* Instruction:
Please reproduce every one of the items below word for word.

(Extracted records)
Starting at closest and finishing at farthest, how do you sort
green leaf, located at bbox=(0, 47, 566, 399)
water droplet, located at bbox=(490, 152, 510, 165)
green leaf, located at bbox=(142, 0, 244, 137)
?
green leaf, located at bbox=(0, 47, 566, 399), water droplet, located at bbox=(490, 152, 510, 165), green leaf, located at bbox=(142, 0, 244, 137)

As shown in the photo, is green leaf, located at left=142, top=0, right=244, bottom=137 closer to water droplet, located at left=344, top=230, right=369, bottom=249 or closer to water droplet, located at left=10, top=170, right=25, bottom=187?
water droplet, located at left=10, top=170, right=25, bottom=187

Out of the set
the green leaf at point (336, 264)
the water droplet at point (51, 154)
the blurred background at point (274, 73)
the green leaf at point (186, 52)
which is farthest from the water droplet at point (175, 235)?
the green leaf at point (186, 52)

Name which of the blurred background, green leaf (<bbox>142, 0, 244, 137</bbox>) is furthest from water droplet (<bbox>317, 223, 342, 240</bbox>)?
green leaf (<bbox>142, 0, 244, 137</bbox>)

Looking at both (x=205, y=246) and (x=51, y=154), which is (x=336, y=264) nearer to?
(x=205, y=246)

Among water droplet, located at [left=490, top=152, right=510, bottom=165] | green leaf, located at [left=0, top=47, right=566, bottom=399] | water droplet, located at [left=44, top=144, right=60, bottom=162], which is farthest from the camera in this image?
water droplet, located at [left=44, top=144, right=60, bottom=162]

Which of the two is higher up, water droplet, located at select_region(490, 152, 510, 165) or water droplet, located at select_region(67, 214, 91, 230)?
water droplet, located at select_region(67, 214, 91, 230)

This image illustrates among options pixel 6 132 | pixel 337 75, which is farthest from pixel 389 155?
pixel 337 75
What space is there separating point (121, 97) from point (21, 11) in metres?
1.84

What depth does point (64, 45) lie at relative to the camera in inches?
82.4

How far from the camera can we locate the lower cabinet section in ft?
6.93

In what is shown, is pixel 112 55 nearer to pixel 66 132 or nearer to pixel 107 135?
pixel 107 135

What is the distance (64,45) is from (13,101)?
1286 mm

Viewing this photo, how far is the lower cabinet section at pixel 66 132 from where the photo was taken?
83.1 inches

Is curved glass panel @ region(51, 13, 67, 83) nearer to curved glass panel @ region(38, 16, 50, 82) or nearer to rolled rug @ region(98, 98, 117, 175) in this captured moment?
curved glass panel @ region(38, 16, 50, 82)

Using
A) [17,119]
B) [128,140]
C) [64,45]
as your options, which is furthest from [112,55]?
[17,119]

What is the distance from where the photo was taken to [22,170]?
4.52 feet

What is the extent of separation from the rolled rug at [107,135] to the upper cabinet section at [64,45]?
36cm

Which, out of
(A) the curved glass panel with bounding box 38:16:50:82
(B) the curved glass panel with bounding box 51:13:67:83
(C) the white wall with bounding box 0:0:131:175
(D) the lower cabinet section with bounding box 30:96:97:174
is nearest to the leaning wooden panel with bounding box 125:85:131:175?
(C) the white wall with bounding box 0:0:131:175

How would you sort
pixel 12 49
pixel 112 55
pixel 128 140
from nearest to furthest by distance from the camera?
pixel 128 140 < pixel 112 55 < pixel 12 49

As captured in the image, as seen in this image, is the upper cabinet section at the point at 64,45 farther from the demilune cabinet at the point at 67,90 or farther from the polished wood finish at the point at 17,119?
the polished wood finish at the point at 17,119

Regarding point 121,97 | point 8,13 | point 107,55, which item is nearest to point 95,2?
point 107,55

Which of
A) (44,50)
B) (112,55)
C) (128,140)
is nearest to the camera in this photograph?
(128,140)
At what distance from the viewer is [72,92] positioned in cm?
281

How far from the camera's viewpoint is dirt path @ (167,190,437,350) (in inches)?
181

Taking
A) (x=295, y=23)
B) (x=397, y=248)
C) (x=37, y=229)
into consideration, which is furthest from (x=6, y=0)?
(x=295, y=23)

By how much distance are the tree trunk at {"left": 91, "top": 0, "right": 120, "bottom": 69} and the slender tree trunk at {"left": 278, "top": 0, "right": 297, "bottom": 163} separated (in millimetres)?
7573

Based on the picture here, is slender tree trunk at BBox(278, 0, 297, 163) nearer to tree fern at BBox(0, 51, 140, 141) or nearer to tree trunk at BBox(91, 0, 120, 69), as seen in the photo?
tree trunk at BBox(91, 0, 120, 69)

* Result:
Starting at closest and finishing at farthest, how do you sort
green leaf, located at bbox=(0, 47, 566, 399)
water droplet, located at bbox=(490, 152, 510, 165)
green leaf, located at bbox=(142, 0, 244, 137)
?
green leaf, located at bbox=(0, 47, 566, 399), water droplet, located at bbox=(490, 152, 510, 165), green leaf, located at bbox=(142, 0, 244, 137)

As shown in the photo, is green leaf, located at left=142, top=0, right=244, bottom=137 closer to water droplet, located at left=344, top=230, right=369, bottom=249 or closer to water droplet, located at left=10, top=170, right=25, bottom=187?
water droplet, located at left=10, top=170, right=25, bottom=187

Out of the set
the green leaf at point (336, 264)
the water droplet at point (51, 154)
the blurred background at point (274, 73)
the green leaf at point (186, 52)
which is farthest from the water droplet at point (175, 235)?
the green leaf at point (186, 52)

Name which of the blurred background, green leaf (<bbox>142, 0, 244, 137</bbox>) is furthest from water droplet (<bbox>317, 223, 342, 240</bbox>)?
green leaf (<bbox>142, 0, 244, 137</bbox>)

Looking at both (x=205, y=246) and (x=51, y=154), which is (x=336, y=264) nearer to?
(x=205, y=246)

Among water droplet, located at [left=490, top=152, right=510, bottom=165] | green leaf, located at [left=0, top=47, right=566, bottom=399] | water droplet, located at [left=44, top=144, right=60, bottom=162], which is farthest from the camera in this image?
water droplet, located at [left=44, top=144, right=60, bottom=162]

Which of the two is higher up, water droplet, located at select_region(490, 152, 510, 165) or water droplet, located at select_region(67, 214, 91, 230)?
water droplet, located at select_region(67, 214, 91, 230)

This image illustrates among options pixel 6 132 | pixel 337 75, which is farthest from pixel 389 155?
pixel 337 75
What space is there separating point (121, 97) from point (21, 11) in metres?
1.84

What depth does point (64, 45) lie at relative to the camera in inches?
82.4

How far from the camera can we locate the lower cabinet section in ft?
6.93

In what is shown, is pixel 112 55 nearer to pixel 66 132 or nearer to pixel 107 135?
pixel 107 135

What is the distance (64,45) is from (13,101)?
1286 mm

Viewing this photo, how far is the lower cabinet section at pixel 66 132 from where the photo was taken?
83.1 inches

Is curved glass panel @ region(51, 13, 67, 83) nearer to curved glass panel @ region(38, 16, 50, 82) or nearer to rolled rug @ region(98, 98, 117, 175) in this captured moment?
curved glass panel @ region(38, 16, 50, 82)

Using
A) [17,119]
B) [128,140]
C) [64,45]
as your options, which is furthest from [112,55]?
[17,119]

What is the distance from where the photo was taken to [22,170]?
4.52 feet

What is the extent of separation from the rolled rug at [107,135] to the upper cabinet section at [64,45]?
36cm

Which, out of
(A) the curved glass panel with bounding box 38:16:50:82
(B) the curved glass panel with bounding box 51:13:67:83
(C) the white wall with bounding box 0:0:131:175
(D) the lower cabinet section with bounding box 30:96:97:174
is nearest to the leaning wooden panel with bounding box 125:85:131:175?
(C) the white wall with bounding box 0:0:131:175

How would you sort
pixel 12 49
pixel 112 55
pixel 128 140
from nearest to furthest by distance from the camera?
pixel 128 140 < pixel 112 55 < pixel 12 49

As captured in the image, as seen in this image, is the upper cabinet section at the point at 64,45 farther from the demilune cabinet at the point at 67,90 or farther from the polished wood finish at the point at 17,119?
the polished wood finish at the point at 17,119

Regarding point 121,97 | point 8,13 | point 107,55, which item is nearest to point 95,2?
point 107,55

Which of
A) (44,50)
B) (112,55)
C) (128,140)
is nearest to the camera in this photograph?
(128,140)
At what distance from the viewer is [72,92] positioned in cm?
281

How far from the camera's viewpoint is dirt path @ (167,190,437,350) (in inches)?
181

Taking
A) (x=295, y=23)
B) (x=397, y=248)
C) (x=37, y=229)
into consideration, which is furthest from (x=6, y=0)?
(x=295, y=23)

By how much distance are the tree trunk at {"left": 91, "top": 0, "right": 120, "bottom": 69} and the slender tree trunk at {"left": 278, "top": 0, "right": 297, "bottom": 163} separated (in millimetres)?
7573

Based on the picture here, is slender tree trunk at BBox(278, 0, 297, 163) nearer to tree fern at BBox(0, 51, 140, 141) or nearer to tree trunk at BBox(91, 0, 120, 69), as seen in the photo?
tree trunk at BBox(91, 0, 120, 69)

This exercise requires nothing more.